Once, in that long ago and far away of being eleven or twelve,
I had, as was my wont (being blessed with the twin gifts
Of curiosity and time), picked up a book my father
Had left open and began to read. The story was a curious one, indeed:
Two men, a stoic and monosyllabic knight and a world-weary bishop,
(Drunk with fear, wine or likely both) were on a quest to kill the devil.
The tale sped along until the point where the pair succeeded in their mission,
Complete with an illustration showing a huge and hairy horned beast
Sprawled across some vaguely alpine mountainscape
Bleeding profusely from a great slash in his throat.
Strangely, the book did not end there; there were several pages
Detailing the eviction of impoverished families
From their equally forlorn hovels, the deflowering
And subsequent murder of a young girl in a wretched slum,
The machinations of a king (indeed, the very monarch
Who had dispatched the knight and bishop
To undertake the ostensible suicide mission
Which had succeeded so spectacularly, if implausibly)

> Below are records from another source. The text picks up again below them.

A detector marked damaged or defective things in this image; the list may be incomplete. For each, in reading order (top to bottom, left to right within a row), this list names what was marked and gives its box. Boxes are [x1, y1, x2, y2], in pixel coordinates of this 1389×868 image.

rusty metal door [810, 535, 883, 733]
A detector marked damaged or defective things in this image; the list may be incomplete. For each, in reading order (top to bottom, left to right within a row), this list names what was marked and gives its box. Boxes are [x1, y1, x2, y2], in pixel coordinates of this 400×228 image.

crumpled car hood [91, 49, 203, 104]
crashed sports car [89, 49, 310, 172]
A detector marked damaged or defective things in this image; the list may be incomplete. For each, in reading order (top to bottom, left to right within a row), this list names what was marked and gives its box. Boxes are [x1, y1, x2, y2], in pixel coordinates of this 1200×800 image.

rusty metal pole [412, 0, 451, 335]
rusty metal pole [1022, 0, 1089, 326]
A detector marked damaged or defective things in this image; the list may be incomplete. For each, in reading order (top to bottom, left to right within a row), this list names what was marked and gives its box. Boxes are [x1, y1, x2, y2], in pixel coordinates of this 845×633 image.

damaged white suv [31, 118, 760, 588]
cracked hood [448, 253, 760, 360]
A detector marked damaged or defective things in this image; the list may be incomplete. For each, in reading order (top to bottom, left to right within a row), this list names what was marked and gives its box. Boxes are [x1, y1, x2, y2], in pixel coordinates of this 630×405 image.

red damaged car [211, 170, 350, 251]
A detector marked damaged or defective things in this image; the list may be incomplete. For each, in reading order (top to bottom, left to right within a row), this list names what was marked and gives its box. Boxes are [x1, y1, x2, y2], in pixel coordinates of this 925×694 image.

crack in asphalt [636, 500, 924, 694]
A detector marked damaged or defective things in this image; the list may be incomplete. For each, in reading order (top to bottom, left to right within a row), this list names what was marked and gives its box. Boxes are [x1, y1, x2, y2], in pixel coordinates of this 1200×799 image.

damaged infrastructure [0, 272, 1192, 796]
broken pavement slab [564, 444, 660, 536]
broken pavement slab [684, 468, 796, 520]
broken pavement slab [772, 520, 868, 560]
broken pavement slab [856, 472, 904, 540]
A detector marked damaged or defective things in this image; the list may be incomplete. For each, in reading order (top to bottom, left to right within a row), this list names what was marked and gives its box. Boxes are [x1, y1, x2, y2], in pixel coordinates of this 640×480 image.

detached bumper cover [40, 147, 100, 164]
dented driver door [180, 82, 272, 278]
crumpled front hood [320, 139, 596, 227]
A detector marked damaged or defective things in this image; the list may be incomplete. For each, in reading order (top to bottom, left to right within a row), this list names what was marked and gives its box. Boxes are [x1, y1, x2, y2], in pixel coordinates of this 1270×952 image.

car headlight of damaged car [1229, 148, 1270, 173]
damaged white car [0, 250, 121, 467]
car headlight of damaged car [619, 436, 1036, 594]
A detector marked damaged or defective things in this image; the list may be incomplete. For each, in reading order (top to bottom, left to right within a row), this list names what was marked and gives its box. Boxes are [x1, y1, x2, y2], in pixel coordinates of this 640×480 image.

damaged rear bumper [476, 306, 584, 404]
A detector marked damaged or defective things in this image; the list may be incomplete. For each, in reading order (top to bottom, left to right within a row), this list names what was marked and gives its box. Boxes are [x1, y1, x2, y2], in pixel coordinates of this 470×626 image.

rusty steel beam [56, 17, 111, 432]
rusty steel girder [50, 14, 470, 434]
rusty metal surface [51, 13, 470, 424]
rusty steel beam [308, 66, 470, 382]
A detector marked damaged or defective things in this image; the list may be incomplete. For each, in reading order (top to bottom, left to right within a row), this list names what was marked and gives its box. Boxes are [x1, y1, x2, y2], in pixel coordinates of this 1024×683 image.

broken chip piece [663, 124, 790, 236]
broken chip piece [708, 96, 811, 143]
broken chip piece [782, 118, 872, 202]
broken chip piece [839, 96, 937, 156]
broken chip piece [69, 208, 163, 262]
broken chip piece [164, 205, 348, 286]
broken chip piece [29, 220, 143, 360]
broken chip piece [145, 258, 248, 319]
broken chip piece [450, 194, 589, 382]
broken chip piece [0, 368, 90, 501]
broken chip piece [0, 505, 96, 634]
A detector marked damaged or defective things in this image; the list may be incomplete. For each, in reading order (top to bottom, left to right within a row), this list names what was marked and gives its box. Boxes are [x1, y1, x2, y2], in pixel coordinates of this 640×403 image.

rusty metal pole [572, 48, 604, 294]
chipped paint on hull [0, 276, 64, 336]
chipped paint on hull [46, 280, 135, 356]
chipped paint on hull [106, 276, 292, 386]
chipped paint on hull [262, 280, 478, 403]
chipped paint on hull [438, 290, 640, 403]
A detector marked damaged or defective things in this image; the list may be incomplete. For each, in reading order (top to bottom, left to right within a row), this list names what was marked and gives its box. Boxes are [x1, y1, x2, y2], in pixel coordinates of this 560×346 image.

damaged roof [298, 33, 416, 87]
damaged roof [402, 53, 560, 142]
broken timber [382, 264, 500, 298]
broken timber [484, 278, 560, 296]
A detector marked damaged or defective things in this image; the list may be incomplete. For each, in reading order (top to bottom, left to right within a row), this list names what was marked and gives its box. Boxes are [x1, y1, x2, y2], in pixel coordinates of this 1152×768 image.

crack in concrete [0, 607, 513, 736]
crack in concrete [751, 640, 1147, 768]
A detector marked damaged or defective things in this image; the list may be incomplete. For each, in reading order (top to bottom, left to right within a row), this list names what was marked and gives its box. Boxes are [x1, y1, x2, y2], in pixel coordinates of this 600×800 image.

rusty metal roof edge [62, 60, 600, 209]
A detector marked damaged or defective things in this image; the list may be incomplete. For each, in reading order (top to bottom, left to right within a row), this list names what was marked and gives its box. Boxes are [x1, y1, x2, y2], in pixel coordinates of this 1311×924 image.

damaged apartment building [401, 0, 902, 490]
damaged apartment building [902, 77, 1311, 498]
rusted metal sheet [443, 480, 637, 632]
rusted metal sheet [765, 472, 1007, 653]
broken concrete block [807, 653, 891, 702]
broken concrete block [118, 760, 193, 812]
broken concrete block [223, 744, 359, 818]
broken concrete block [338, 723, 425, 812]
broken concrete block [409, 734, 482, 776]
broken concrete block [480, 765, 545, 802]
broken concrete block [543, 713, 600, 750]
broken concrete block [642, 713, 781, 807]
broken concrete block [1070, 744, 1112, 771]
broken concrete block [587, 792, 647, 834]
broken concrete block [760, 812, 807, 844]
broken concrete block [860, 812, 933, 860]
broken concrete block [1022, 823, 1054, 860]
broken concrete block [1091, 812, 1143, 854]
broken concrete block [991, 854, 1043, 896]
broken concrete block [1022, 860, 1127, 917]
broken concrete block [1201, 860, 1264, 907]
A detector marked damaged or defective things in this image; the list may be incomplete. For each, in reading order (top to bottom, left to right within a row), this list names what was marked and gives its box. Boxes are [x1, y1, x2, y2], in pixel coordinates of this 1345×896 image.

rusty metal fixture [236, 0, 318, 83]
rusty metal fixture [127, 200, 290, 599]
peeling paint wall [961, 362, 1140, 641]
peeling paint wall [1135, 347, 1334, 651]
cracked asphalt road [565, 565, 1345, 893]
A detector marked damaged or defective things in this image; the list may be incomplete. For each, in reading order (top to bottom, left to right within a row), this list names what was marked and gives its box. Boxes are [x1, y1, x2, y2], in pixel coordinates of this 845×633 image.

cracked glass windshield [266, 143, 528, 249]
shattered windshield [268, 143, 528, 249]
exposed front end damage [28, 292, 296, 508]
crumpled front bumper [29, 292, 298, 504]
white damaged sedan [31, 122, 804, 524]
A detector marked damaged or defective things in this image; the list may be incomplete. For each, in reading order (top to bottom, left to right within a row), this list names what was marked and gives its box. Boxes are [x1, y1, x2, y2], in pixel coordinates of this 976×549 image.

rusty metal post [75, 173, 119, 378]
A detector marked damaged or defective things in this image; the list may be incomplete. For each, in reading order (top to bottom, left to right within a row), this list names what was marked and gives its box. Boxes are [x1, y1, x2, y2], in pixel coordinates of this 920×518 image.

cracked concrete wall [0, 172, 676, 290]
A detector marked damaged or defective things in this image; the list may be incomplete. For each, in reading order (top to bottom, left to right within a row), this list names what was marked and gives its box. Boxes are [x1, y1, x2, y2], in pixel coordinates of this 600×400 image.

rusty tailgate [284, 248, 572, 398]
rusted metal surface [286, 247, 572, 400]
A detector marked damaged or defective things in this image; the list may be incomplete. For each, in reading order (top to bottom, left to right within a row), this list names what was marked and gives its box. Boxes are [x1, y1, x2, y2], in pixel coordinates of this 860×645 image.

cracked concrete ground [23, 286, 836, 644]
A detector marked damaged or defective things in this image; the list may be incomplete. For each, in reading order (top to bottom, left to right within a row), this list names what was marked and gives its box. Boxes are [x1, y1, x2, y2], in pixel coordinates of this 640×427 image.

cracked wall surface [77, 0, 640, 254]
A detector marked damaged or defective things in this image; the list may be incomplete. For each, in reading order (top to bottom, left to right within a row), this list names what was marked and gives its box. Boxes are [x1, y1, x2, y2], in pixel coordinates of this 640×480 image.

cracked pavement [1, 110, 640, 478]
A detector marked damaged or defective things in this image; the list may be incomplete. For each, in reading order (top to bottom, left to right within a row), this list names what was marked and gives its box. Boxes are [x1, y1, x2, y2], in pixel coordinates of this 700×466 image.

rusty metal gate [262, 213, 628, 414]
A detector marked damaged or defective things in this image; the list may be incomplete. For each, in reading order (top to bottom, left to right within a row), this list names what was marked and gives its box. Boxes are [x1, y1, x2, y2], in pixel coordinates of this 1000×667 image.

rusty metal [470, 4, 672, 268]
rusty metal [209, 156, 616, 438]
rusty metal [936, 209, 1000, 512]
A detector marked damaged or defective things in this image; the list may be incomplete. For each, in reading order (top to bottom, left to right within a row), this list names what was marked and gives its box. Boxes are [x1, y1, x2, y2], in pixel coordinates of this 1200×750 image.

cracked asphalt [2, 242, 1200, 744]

To launch an undeclared war on a peaceful and unsuspecting neighbor.
After carefully replacing the bookmark,
I went to find my father; he was at the kitchen table,
Grading papers or paying bills or caught in some other minutiae
Of the workaday world. I stood their, hands on hips,
Until such time his attention wandered my way,
At which point I waved the book at him stammering
That can’t be. They killed the devil,
But bad stuff just kept happening. That doesn’t make any sense.
My father sat in silence for a moment,
And, pushing up his glasses, said quietly
Men, even our demons, they die easily enough
But ideas, a legacy…
And with that he returned to the papers in front of him.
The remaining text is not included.